DEFENDANTS-RESPONDENTS.

APPEAL from a judgment of the circuit court for Ashland County: PATRICK J. MADDEN, Judge. Affirmed.

Before Stark, P.J., Hruz and Seidl, JJ.

Per curiam opinions may not be cited in any court of this state as precedent

or authority, except for the limited purposes specified in WIS. STAT. RULE 809.23(3). No. 2019AP746

¶1 PER CURIAM. Gerald Haugen appeals from a summary judgment dismissing his action against Northern State Bank and its insurer, Owners Insurance Company (collectively, “the Bank”), for injuries allegedly caused by a defective floor in the Bank’s hallway. The circuit court concluded that the statute of repose in WIS. STAT. § 893.89 (2017-18)1 barred Haugen’s claims. We affirm.

BACKGROUND

¶2 Haugen asked to use the restroom while he was a customer at the Bank, and a Bank employee directed him down a carpeted hallway that joined the original bank building to an adjacent building purchased by the Bank in 1972. The main floor of the acquired building was several inches higher than the main floor of the original bank building, and, therefore, the hallway connecting the buildings had a slight incline of 4 and 1/8 inches over a distance of 21 inches. The president and chief executive officer of the Bank provided an affidavit in support of summary judgment averring that neither the configuration nor the incline of the hallway had been altered during his twenty-four-year employment with the Bank.

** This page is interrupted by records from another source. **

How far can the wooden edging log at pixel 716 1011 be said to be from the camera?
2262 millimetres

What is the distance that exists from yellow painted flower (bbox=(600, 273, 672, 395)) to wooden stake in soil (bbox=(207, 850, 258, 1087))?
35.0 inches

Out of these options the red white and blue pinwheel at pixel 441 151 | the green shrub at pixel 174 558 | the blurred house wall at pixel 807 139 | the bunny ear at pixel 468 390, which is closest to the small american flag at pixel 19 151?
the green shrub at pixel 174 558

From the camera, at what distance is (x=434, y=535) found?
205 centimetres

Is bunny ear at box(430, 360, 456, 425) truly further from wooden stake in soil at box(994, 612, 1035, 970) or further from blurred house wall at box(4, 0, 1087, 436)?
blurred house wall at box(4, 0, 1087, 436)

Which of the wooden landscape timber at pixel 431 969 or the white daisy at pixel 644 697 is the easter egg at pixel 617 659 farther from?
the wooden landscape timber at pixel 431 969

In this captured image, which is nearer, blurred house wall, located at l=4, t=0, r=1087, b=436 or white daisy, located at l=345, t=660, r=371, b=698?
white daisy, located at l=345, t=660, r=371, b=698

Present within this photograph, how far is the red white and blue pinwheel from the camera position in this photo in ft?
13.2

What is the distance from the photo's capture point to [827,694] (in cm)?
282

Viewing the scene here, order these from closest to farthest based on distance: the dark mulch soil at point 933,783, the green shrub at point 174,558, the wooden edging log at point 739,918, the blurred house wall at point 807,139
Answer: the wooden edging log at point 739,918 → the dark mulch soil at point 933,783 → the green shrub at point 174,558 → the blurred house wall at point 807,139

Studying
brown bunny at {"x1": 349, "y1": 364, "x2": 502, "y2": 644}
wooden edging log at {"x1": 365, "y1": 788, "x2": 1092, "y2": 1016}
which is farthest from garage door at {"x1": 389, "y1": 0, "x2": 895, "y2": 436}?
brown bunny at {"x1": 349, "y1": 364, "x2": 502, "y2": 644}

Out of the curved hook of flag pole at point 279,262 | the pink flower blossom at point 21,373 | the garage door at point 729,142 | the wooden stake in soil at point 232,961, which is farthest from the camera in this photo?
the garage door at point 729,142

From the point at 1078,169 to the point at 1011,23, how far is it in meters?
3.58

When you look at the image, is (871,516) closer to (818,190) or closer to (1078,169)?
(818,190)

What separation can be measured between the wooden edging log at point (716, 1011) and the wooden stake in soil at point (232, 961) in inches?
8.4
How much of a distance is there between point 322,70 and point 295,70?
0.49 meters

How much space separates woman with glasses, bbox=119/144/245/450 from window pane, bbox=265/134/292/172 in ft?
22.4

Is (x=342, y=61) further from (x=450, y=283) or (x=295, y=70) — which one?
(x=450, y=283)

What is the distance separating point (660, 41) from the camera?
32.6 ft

¶3 Haugen stumbled while ascending the hallway, and he fell into the wall, allegedly injuring his shoulder.2 Haugen stated in his deposition that he “[w]ent down the hallway and I stumbled on that.” He also stated, “I stumbled on that bump.” Less than one year prior to Haugen’s injury, the Bank had installed new carpeting in the hallway. Haugen stated in his deposition, however, that the carpeting did not cause him to stumble.

1 All references to the Wisconsin Statutes are to the 2017-18 version unless otherwise noted. 2 Haugen testified at his deposition that he did not fall to the floor when he stumbled.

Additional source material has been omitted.